Thursday, 26 February 2015 12:06 PM Written by

Did you ever wonder what is the real cost of presenting superior art?

Great art requires great artists, working hard to make a living, as well as organizations to present it. In the world of music, the costs include the musicians themselves but also the performance space, the organization’s staff, and all of its daily operating expenses. So what is the real cost of presenting a concert?

The Pittsburgh Music Alliance is a collaboration of five organizations in town: The Bach Choir of Pittsburgh, Chamber Music Pittsburgh, Chatham Baroque, The Pittsburgh Camerata, and Renaissance & Baroque. These organizations work together on a variety of efforts, helping one another in building the rich offerings of musical performance in Pittsburgh. Recently we looked at the real cost of presenting great art, and the members did an exercise looking at the cost per attendee. That cost ranges from $58 to $83 dollars per person. Yet the ticket prices are much lower than that, perhaps one half of the actual cost and often even less.

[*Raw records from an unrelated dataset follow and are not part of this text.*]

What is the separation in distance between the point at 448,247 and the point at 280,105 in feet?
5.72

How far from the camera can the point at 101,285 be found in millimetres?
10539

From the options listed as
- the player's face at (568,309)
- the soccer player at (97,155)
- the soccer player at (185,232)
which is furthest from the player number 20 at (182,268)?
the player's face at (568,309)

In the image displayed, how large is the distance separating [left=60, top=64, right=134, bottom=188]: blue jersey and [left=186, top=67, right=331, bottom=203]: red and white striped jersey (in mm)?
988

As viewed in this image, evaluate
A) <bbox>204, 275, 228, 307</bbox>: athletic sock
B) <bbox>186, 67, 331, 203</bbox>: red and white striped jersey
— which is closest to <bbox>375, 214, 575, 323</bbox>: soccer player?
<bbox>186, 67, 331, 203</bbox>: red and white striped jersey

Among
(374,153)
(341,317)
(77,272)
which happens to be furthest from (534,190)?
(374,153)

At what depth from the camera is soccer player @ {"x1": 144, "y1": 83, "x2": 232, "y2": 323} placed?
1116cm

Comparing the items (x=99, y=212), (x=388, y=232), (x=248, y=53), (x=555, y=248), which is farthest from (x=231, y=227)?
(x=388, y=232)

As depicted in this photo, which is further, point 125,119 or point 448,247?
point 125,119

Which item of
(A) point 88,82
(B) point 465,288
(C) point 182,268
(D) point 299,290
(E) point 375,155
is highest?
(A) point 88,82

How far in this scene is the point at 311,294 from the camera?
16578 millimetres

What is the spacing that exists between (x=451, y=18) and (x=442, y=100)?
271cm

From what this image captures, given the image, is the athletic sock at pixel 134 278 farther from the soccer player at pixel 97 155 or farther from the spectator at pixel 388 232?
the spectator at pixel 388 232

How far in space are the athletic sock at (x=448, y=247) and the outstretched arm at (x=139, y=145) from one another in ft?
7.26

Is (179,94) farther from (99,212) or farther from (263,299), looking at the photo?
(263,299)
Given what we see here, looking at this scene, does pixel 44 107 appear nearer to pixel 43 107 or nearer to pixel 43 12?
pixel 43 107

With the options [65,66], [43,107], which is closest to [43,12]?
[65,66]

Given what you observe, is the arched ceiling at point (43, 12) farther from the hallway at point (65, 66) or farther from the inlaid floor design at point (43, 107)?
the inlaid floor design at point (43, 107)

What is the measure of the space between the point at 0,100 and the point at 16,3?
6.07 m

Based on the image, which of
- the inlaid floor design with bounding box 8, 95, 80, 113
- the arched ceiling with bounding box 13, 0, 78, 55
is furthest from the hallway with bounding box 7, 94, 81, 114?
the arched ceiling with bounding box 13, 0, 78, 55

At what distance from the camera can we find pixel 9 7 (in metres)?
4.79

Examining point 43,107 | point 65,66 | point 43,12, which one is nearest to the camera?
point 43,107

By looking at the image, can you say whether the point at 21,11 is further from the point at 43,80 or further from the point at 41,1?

The standard ticket prices range up to $46, a little more than half of the performance’s actual cost of $83, and student ticket prices can be as low as $12.


On the one hand, we want to bring audiences the finest works and musicians, and those goals have significant costs. On the other hand, we want to make sure that your ticket prices are low enough to accommodate all who might want to see the show. So there is a certain “art” to bring the art to audiences. In the process, arts organizations depend on a variety of revenue in order to cover the difference between ticket price and actual cost. This is part of the math of running a nonprofit organization.

The difference comes in philanthropic support, in the form of grants, volunteerism, and individual giving. For us to present programs with the excellence you want to experience - without the fundraising and behind the scenes efforts of volunteers - your ticket might cost far more. However, because of the generous support of so many, prices for PMA organizations have been stable and affordable.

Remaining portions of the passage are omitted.